Bir gün Fatih Terim Fransa milli takımı antrönörü Aime jacquet ile karşılaşmış. - Hocam sen bu takımı nasıl seçtin de şampiyon oldunuz? demiş. -Çok kolay zekalarına göre seçiyorum. Bak mesela sana bir örnek vereyim demiş ve Zidane'ı çağırmış. - Zidan'a oğlum söyle bakayım senin annenin ve babanın çocuğu olan ama senin kardeşin olmayan kimdir? Zidane biraz düşünmüş, tabiiki ben oluyorum demiş. Fatih Terim bundan çok etkilenmiş. Türkiye'ye döner dönmez Hakan Şükür'ü çağırmış. - Hakan sana bir soru soracağım eğer bilirsen bu hafta seni takıma alırım, bil bakalım annenin ve babanın çocuğu olan ama kardeşin olmayan kimdir? Hakan biraz düşünmüş işin içinden çıkamamış, biraz zaman istemiş ve hemen koşmuş Arif'i bulmuş. - Arif annenin ve babanın çocuğu olan ama kardeşin olmayan kimdir? Arif cevap vermiş: Benim tabiiki, Hakan sevinçle Fatih Terim'in yanına dönmüş: - Sorunun cevabını buldum hocam: Arif'imiş Fatih Terim köpürmüş
- Vay salak herif Arif olur mu hiç, doğru cevap Zidane idi
Baba kutup ayısı ile oğlu dolaşıyorlarmış.
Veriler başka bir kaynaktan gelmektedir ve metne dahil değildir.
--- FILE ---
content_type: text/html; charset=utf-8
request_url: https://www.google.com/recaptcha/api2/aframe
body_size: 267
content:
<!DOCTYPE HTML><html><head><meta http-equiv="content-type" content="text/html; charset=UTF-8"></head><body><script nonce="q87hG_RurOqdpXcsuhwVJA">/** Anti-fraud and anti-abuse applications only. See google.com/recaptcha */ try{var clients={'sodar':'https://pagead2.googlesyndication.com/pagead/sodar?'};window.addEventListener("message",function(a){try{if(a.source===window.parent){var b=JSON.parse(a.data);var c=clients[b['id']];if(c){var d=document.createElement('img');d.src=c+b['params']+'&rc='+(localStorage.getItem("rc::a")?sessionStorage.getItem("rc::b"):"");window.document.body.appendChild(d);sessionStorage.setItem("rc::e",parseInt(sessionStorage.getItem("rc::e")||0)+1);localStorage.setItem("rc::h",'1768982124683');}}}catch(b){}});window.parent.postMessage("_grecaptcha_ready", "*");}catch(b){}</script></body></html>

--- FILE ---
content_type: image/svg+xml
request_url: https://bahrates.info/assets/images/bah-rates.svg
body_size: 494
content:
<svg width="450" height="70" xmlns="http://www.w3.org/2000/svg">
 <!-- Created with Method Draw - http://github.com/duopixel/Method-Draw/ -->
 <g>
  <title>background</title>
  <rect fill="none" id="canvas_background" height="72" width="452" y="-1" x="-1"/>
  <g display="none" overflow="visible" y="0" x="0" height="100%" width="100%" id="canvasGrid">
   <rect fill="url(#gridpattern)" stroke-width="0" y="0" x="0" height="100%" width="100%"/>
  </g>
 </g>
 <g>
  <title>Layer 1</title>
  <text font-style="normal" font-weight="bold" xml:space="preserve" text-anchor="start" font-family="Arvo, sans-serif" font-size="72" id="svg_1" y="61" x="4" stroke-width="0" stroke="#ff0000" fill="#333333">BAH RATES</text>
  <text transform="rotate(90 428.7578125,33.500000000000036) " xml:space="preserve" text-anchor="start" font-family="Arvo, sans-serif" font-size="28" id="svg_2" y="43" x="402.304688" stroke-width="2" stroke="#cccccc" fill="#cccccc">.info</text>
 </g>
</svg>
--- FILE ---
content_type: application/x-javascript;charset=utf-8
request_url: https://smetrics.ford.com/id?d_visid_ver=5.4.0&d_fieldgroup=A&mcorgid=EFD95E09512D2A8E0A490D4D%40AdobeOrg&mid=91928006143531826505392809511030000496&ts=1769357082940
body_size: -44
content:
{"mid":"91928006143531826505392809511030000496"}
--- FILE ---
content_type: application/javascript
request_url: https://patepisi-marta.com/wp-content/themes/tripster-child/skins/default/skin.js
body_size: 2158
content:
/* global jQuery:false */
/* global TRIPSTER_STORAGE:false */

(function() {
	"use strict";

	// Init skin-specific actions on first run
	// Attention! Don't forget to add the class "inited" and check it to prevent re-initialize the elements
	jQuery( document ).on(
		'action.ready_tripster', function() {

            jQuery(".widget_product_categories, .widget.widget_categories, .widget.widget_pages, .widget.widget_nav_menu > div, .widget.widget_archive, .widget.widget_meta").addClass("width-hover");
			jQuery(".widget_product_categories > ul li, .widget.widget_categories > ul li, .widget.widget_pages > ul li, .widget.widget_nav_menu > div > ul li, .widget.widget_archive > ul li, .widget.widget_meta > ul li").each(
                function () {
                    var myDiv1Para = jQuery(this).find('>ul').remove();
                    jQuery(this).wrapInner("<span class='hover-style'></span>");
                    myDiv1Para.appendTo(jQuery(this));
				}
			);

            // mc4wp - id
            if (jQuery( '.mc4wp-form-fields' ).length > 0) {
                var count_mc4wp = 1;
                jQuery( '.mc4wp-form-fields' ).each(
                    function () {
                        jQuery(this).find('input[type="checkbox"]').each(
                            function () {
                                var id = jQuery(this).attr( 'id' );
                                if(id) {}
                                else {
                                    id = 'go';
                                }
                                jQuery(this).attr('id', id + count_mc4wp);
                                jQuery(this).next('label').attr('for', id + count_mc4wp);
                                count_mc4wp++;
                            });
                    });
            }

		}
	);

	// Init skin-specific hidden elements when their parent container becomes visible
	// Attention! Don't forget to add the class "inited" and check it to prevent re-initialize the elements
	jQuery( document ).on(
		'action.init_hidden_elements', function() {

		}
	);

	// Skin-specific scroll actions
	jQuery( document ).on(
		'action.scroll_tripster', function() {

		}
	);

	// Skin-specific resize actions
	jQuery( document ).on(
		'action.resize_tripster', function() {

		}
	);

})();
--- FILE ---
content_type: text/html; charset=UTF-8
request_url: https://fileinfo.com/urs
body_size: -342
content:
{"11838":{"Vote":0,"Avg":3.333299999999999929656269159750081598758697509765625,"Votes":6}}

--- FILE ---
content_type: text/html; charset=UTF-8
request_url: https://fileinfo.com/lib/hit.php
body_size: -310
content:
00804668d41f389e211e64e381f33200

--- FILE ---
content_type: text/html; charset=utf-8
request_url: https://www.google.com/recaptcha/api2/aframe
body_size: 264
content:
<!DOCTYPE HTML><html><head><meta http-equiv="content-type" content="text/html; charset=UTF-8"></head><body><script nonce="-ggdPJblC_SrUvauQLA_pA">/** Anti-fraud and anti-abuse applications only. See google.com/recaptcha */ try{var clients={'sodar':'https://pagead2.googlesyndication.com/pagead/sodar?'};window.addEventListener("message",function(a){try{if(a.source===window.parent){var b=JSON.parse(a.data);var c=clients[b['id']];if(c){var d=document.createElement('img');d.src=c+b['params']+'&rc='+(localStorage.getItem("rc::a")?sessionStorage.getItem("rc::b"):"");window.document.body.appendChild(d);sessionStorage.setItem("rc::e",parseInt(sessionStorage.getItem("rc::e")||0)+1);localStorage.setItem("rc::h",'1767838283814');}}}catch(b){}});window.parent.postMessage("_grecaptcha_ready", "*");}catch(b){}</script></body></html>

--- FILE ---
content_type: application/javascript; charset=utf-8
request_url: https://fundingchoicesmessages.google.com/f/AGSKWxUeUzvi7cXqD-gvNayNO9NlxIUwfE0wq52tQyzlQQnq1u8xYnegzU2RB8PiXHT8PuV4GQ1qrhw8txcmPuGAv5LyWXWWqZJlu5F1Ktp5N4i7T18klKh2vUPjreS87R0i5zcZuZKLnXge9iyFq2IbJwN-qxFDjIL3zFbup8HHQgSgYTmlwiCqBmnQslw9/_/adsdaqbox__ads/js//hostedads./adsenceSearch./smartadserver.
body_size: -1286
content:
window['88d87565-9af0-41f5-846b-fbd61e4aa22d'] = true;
Yavru ayı: -Baba, benim dedem kutup ayısı mıydı? diye sormuş.
Babası da: -Tabii ki oğlum diye cevaplamış. Biraz daha yürüdükten sonra
Yavru ayı: -Peki, dedemin babası kutup ayısı mıydı?
Baba biraz meraklanarak: -Tabii ki yavrum, dedenin babası da kutup ayısıydı, niye merak ettin ki?
Yavru ayı: -Hiiç... diye cevap vermiş. Biraz daha yürüdükten sonra
Yavru ayı yine: -Peki, dedemin annesi?
Baba, biraz da sinirlenerek: -Evet yavrum, o da kutup ayısıydı sertçe karşılık vermiş. Aradan fazla geçmeden
Yavru ayı yine: -Peki baba, dedemin babasının babası, annesi, amcası filan hepsi kutup ayısı mıydı? diye sormuş.
Babası bu sefer kızarak: -Evet, hepsi kutup ayısıydı. Benim babam, annem, annenin babası, annesi, onaların babaları, annaleri, senin bütün sülalen kutup ayısı tamam mı? diye bağırmış. Ardından da niye soruyosun bunları diye azarlamış oğlunu.
Oğlu da: -Nerden bileyim. Üşüyorum, ?mına koyim. demiş
Adamın biri bayan bevliye mütehasısına muayene için gider.Bayan doktor hastaya derdini sorar. Hasta adam "VALLA DOKTOR HANIM YAPAMIYORUM"der. Doktor hanım hastayı muayene eder, tahliller yapar sonunda reçetesini yazar ve hastayı bir ay sonra tekrar gelmek üzere gönderir. Bir ay sonra hasta adam tekrar kontrole gelince doktor hanım sorar "NE OLDU TEDAVİM İŞE YARADIMI?". Hasta "MAALESEF DOKTOR"der. Doktor "ALLAH ALLAH" der. Tekrar aynı muayene ve tahlilleri yapar hastaya reçeteyi düzenleyip bir ay sonra gelmek üzere gönderir. Bir ay sonra hasta tekrar gelir, sonuç aynı. Doktor aynı işlemleri tekrarlar fakat sonuç değişmez. Doktor en son kontrole gelişinde artık yaptığı tedaviden sonuç alamamanın kızgınlığıyla hastaya "GEÇ ODAYA SOYUN"der. Hasta soyunur, doktorda soyunur, bir güzel işi bitirirler. Doktor sinirlenir ve "HANİ ULAN YAPAMIYORDUN" der. Hasta sırıtarak "BULUNCA YAPIYORUM DOKTOR" der.
Adam bürosuna gelir gelmez sekreterine kendisini arayan olup olmadığını sormuş. Sekreter bir beyin geldiğini ancak adını söylemediğini belirtmiş. Adam "O sersem kardeşim olmalı" diye söylenince sekreter, "Olabilir efendim. Çünkü size çok benziyordu" demiş.